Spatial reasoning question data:
-*-*-
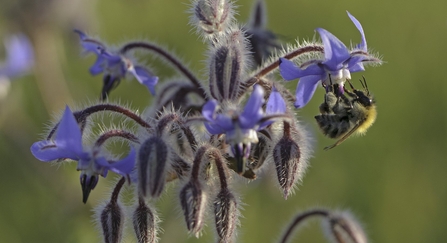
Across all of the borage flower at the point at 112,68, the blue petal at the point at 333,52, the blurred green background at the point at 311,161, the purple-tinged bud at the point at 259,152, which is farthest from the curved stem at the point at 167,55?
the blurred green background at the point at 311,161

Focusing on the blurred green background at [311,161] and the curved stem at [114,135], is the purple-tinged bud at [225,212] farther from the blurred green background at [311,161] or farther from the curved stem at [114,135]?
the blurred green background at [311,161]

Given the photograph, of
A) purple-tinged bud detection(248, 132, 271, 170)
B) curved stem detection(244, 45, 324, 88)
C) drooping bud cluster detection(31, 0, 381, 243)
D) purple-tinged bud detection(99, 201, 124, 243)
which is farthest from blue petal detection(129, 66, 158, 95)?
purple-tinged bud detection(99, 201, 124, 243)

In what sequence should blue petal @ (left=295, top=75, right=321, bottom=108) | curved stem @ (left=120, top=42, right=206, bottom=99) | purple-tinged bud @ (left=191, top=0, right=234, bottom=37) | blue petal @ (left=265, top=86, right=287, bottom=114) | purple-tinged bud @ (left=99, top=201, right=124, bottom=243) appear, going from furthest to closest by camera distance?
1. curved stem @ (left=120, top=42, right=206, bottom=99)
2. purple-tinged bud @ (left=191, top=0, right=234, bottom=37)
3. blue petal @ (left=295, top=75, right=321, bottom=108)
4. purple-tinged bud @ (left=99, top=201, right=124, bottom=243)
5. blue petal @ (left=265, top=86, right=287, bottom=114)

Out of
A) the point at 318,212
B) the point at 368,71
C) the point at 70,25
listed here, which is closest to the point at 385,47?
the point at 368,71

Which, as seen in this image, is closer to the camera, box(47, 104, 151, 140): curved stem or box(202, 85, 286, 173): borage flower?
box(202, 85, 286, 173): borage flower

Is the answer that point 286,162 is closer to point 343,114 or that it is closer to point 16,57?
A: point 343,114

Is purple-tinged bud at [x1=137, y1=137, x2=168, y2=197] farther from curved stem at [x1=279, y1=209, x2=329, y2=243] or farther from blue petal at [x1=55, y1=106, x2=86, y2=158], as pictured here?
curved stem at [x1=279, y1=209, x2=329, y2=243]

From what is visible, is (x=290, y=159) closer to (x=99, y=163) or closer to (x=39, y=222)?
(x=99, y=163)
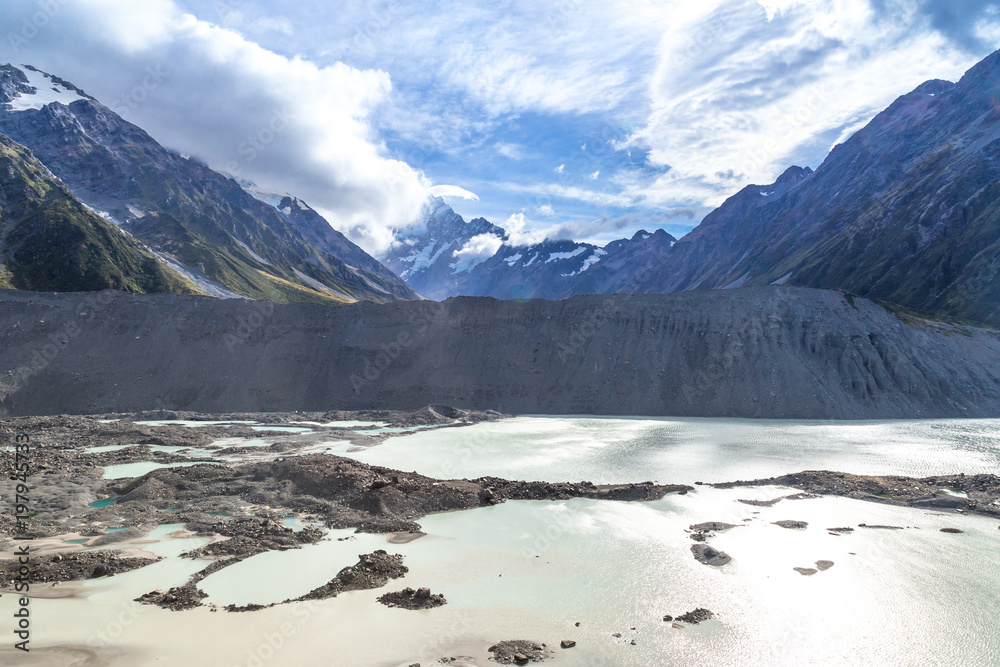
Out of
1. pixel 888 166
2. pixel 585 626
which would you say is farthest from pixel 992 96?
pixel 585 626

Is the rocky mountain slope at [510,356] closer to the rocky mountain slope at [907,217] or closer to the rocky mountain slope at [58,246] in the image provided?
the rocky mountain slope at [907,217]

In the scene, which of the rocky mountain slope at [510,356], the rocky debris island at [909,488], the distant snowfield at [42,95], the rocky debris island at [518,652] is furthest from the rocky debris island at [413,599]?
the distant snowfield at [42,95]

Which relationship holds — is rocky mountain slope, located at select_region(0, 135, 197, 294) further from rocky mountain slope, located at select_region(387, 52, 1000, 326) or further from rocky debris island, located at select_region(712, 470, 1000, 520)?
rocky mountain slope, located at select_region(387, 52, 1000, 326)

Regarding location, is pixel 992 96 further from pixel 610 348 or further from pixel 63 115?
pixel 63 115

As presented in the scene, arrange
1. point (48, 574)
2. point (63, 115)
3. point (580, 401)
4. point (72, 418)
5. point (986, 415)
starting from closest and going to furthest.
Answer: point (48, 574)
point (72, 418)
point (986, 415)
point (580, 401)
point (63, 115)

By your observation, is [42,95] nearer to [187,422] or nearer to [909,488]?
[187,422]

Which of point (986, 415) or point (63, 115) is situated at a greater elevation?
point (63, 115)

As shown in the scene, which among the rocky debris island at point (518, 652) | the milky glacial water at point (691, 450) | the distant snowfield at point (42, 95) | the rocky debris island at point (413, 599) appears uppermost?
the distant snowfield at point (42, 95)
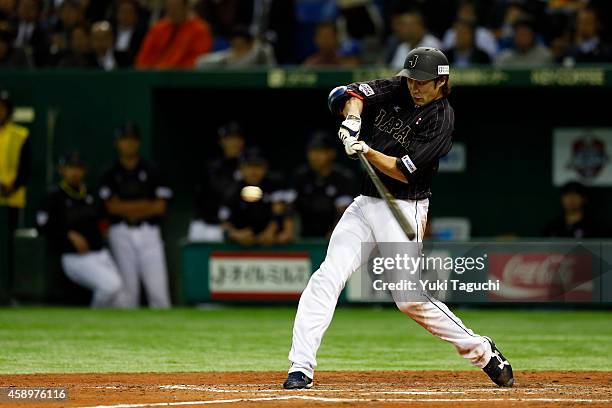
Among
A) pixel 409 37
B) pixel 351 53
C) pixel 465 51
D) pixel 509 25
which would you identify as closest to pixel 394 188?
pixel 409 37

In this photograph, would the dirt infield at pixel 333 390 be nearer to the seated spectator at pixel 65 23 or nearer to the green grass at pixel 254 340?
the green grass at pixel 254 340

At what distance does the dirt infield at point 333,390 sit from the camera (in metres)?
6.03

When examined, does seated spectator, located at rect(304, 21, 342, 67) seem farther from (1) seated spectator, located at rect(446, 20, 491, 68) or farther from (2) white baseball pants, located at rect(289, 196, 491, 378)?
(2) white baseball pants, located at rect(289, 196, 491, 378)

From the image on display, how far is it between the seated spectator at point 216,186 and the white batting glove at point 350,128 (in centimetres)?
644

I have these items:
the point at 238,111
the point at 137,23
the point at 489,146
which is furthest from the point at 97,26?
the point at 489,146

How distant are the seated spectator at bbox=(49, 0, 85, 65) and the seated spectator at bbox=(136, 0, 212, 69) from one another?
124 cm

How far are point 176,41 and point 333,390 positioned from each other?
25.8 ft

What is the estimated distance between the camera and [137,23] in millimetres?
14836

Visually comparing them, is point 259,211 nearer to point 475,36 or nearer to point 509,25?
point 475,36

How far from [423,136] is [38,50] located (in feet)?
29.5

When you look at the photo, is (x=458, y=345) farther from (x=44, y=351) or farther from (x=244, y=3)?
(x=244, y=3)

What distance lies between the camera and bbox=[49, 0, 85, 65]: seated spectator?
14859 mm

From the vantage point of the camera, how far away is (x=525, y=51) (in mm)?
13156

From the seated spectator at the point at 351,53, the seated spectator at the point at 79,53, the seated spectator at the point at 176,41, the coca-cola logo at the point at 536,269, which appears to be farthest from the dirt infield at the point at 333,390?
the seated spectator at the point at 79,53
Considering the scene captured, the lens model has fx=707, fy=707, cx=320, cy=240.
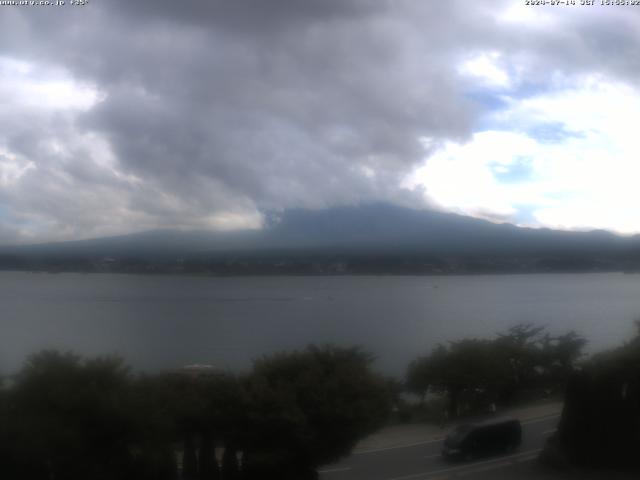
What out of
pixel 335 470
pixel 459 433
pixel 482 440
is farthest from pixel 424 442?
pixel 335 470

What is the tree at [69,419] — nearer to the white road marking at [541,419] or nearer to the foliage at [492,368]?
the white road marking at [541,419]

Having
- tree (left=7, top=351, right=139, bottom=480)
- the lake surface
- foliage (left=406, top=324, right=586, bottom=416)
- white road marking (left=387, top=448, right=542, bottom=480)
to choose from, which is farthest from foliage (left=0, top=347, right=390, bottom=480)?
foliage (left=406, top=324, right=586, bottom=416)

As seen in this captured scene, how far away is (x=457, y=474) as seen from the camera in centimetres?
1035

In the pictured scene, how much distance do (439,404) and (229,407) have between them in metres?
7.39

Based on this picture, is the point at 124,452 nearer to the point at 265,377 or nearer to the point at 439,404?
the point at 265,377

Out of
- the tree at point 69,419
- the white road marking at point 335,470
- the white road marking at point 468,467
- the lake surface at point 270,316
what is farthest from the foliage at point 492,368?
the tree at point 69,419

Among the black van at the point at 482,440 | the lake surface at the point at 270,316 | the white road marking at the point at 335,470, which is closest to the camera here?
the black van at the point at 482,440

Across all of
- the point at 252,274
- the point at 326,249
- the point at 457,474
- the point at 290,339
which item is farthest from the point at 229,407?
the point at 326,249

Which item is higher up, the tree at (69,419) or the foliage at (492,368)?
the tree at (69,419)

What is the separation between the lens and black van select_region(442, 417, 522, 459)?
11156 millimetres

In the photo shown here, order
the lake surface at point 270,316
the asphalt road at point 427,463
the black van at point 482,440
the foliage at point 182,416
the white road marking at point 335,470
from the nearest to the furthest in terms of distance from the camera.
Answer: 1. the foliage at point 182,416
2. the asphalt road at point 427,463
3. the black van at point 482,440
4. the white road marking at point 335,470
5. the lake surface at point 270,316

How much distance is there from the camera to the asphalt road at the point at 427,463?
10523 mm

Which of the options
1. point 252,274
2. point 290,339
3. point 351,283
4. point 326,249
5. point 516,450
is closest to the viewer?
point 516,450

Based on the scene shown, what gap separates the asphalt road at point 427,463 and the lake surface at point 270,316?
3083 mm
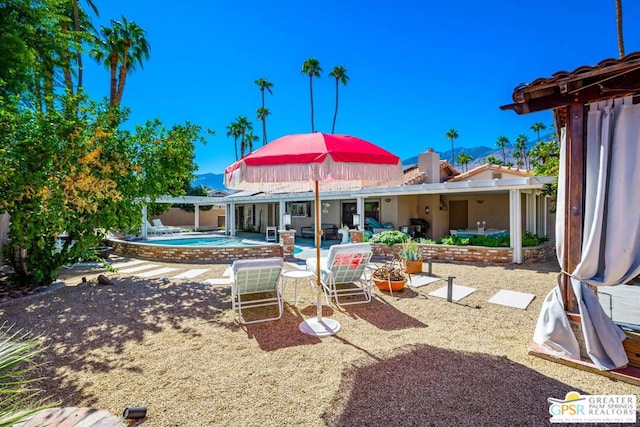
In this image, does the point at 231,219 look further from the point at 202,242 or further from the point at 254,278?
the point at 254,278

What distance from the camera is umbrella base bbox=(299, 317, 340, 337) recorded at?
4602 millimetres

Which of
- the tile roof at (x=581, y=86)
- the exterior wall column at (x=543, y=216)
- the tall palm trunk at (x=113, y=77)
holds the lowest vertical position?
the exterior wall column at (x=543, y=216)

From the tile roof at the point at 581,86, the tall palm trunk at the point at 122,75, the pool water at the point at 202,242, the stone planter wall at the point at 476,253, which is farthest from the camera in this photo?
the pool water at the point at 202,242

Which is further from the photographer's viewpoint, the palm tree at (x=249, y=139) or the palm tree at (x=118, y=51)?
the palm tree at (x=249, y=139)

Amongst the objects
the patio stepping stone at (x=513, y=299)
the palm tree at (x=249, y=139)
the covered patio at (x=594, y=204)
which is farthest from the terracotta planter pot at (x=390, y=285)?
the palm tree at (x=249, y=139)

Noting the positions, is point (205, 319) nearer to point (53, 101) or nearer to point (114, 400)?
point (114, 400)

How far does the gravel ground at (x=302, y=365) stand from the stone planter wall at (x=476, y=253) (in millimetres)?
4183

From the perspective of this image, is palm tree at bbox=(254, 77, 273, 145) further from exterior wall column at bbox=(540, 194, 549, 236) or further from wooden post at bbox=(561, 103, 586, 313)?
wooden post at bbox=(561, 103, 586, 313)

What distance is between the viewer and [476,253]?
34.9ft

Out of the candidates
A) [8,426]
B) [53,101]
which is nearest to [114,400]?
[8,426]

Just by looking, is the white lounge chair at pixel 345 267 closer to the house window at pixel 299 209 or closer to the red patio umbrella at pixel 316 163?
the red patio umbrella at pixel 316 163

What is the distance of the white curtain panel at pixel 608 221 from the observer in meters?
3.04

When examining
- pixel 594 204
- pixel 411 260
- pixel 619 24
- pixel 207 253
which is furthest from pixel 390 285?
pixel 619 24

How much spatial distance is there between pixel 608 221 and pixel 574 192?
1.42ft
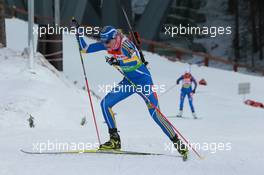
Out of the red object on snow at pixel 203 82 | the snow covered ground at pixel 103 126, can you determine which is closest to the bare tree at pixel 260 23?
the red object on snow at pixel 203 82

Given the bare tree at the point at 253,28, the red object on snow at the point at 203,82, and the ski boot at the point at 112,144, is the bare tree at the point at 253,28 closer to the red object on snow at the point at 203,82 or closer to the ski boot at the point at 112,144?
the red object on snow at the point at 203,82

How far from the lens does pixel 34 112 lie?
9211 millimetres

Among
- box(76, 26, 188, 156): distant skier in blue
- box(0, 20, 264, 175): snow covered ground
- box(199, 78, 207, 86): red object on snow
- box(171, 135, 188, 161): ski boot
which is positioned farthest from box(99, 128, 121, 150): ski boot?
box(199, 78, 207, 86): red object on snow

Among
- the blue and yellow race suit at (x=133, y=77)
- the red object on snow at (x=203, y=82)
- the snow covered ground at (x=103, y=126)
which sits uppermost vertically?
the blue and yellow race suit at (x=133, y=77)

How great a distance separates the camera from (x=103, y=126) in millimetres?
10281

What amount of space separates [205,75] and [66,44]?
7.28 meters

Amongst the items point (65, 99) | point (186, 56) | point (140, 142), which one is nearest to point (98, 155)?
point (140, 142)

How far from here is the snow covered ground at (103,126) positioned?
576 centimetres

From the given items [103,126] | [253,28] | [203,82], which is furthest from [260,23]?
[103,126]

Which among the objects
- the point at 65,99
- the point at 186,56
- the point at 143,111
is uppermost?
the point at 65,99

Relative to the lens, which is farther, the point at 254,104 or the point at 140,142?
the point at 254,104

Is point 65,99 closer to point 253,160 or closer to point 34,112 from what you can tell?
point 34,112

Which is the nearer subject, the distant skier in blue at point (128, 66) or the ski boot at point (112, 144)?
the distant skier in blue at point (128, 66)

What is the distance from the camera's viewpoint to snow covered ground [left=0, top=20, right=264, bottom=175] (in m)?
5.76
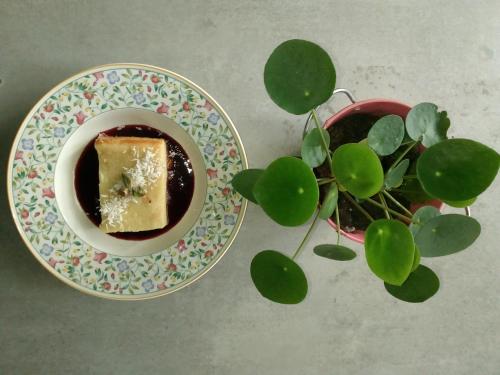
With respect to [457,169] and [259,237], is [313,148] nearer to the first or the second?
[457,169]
-*-*-
THE PROBLEM:
Output the lines from the one containing "From the given" through the last line as a numbered list, with blank lines and pictures left out.

RESULT OF THIS EXERCISE:
1. From the given items [103,126] | [253,28] | [203,82], which is furthest from [260,23]?
2. [103,126]
3. Which among the objects
4. - the point at 65,99
5. - the point at 186,56
6. - the point at 143,111
7. is uppermost?
8. the point at 65,99
9. Relative to the lens, which is farther, the point at 254,104 or the point at 140,142?
10. the point at 254,104
11. Is point 65,99 closer to point 253,160 or closer to point 34,112 from what you can tell?
12. point 34,112
13. Which is the nearer subject, the distant skier in blue at point (128, 66) or the ski boot at point (112, 144)?
14. the distant skier in blue at point (128, 66)
15. What is the distance from the camera's viewpoint to snow covered ground [left=0, top=20, right=264, bottom=175] (in m)?
16. 5.76
17. With respect to [457,169] and [259,237], is [313,148] nearer to the first or the second?
18. [457,169]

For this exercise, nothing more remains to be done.